Zwanzig Jahre lang waren sie aus Platzgründen nicht in der Dauerausstellung zu sehen. Die neu eröffnete Sammlungspräsentation bringt uns die Kunst dieser weit entfernten Orte näher – und vermittelt auch, wie diese faszinierenden Objekte überhaupt ins Linden-Museum kommen konnten.
Auf nur 300 Quadratmetern sind 270 Alltags- und Kultgegenstände zu sehen, lediglich ein Extrakt aus der 23.000 Objekte umfassenden Ozeanien-Sammlung des Museums. Geordnet sind sie nicht nach Regionen, sondern nach Themen. Denn obwohl die Inseln der Südsee oftmals Tausende Kilometer voneinander entfernt liegen, hat sich eine gemeinsame Formensprache entwickelt. Charakteristisch sind Wellenmuster, die sowohl Architekturelemente, Boote, Paddel, Keulen oder Figuren schmücken. Dabei handelt es nicht um standardisierte Muster, sondern um individuell für einen Gegenstand gestaltete Varianten.
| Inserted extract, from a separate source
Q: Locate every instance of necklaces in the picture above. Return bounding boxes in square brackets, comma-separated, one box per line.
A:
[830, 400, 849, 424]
Kein Wunder also, dass Serge Brignoni von einem figürlich gestalteten Aufhängehaken begeistert war, der einst in einem Männerhaus in Papua-Neuguinea hing. Die monumentale Skulptur stammt aus der Sammlung des 2002 verstorbenen Schweizer Bildhauers und Malers, der wie viele Künstler*innen der Moderne von indigener Kunst fasziniert war.
„Ozeanien – Kontinent der Inseln“. Neue Sammlungspräsentation im Linden-Museum Stuttgart
In ihrem ursprünglichen Kontext genügte sie auch spirituellen Ansprüchen, wie die mächtige Giebelmaske, die laut Ozeanien-Referent Ulrich Menter als „Gesicht des Hauses“ verstanden wurde. In der zurückhaltenden Szenografie des Berliner Büros neo.studio, das die Ausstellung in einen warmen Farbklang aus Siena und Blaugrün getaucht hat, werden der Haken und die Maske zu Kunstwerken.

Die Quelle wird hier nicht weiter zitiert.